Selasa, 30 Agustus 2016

The new spinsters: how single got sexy – Marie Claire.co.uk (blog)



Why more women than ever are choosing to be single

There’s a scene in the 2001 film Bridget Jones’ Diary where our hapless protagonist skulks around her flat wearing pyjamas and eating ice cream to a soundtrack of All By Myself. And it’s not just the hairstyles and interiors that look dated. Thankfully, in 2016, the singleton cliché (needy, wine habit, waiting to be ‘saved’) has been turned on its head and women are redefining what it means to be unattached. Newsflash: we’re not all going to die alone with our ten cats (unless of course we want to).

A 2014 study* stated that the number of people living alone in the UK is growing ten times as fast as the overall population. Plus, a recent poll for a dating app revealed that one third of British women would be happy to stay single forever, and 25-year-old Stephanie Barrett is one of them. ‘I don’t buy into this notion that you’re somehow incomplete until you’re one half of a heterosexual couple,’ says the copywriter from London. ‘Weekends for me involve dinner parties with friends, trips away or studying for my Masters. Stuff for me, basically. I’ve watched friends in relationships lose their identity, and stop having new experiences. 
I think that’s a shame. I’d always rather be single than in an average relationship.’

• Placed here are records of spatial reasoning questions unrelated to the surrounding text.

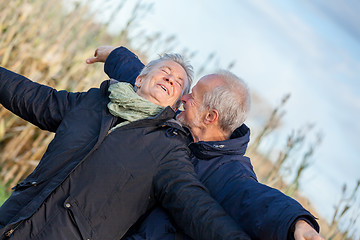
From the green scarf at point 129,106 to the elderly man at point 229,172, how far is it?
29 cm

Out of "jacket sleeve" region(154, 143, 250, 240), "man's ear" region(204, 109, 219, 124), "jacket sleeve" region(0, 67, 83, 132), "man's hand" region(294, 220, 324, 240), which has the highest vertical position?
"man's ear" region(204, 109, 219, 124)

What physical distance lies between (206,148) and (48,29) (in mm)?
3065

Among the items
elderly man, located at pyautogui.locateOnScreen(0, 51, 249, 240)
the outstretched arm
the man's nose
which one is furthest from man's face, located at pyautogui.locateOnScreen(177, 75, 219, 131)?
the outstretched arm

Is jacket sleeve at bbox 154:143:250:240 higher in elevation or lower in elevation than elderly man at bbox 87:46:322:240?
lower

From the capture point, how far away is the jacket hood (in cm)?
234

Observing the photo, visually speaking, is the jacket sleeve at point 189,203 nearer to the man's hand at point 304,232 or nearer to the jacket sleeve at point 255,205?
the jacket sleeve at point 255,205

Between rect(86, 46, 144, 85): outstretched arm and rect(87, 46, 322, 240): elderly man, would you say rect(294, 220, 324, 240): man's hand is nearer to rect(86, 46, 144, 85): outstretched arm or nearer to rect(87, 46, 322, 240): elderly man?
rect(87, 46, 322, 240): elderly man

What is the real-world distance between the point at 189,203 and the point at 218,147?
43 centimetres

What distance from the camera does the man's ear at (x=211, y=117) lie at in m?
2.49

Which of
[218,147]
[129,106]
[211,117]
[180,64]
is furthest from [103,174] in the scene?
[180,64]

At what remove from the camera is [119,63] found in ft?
10.2

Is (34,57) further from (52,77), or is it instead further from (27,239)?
(27,239)

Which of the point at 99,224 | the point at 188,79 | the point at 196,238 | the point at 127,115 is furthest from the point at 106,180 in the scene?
the point at 188,79

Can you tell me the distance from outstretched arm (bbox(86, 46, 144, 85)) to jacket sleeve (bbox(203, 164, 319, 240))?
104cm
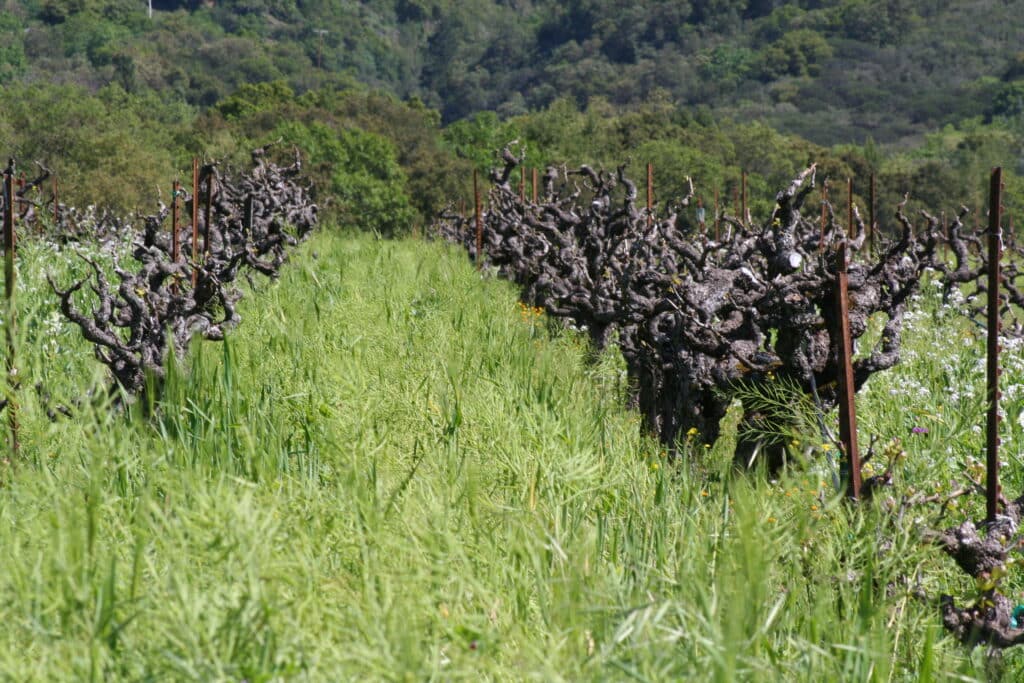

In her 2015 book, Spinster: Making A Life Of One’s Own, cultural critic Kate Bolick explains that the term ‘spinster’ originated in 15th-century Europe to describe unmarried girls who spun thread. From the 18th century, the term was negatively slapped on any woman who wasn’t married by 23. Today, the average British woman gets married at 32 and in 2014, half of 20-year-olds stated they would never marry. ‘For me, “spinster” was an internalisation of the attitudes 
I was seeing in pop culture,’ says Bolick. ‘If women are only seeing sad-sack versions of singledom, they’re not seeing themselves reflected. Luckily there are now more complex single women in TV and films.’

We are part of a generation that increasingly refuses to define our gender or sexuality by labels, and our relationship status deserves the same fluidity. ‘A number of my friends are in open relationships,’ adds Barrett. ‘I regularly use dating apps and see people casually, so it’s not like I don’t have sex. I just don’t want to get bogged down with the other constraints of relationships.’

Far from being lonely, single women today feel liberated and their friendships are richer. Indeed, researchers at the London School of Economics, who spent three years recording the ebb and flow of 50,000 people’s moods, found that most were happier when they were with their friends than they were with their partners.

‘It’s not so much that women are rejecting marriage out of principle,’ says academic Rebecca Traister, the author of All The Single Ladies: Unmarried Women And The Rise Of An Independent Nation. ‘It’s that we know how hard it is to meet somebody who enhances your life and there are other ways to make it wonderful. Not long ago, women were dependent on men and marriage for economic stability, social currency and access to non-risky sex. Now, all kinds of new freedoms have enabled privileged women to live their adult, romantic, sexual and familial lives however they choose.’

But there are some negatives to being single, Barrett acknowledges: ‘I’d be more likely to be able to afford to buy my own home if I had somebody to combine my income with. However, women my age don’t see that as a life goal any more. Luckily, I know I don’t want kids so I don’t have biological pressures either, but I have one friend who just had her eggs frozen at 33 because she knows she wants a child one day but isn’t fussed about meeting a guy.’

In her book, Bolick quotes the critic Vivian Gornick who, after leaving her husband in the early 70s, wrote: ‘The idea of love seemed an invasion. I had thoughts to think, a craft to learn, a self to discover. Solitude was a gift.’ Today, solitude isn’t just a gift, for many it’s the new happy ever after.

*Data taken from 2011 census for England and Wales.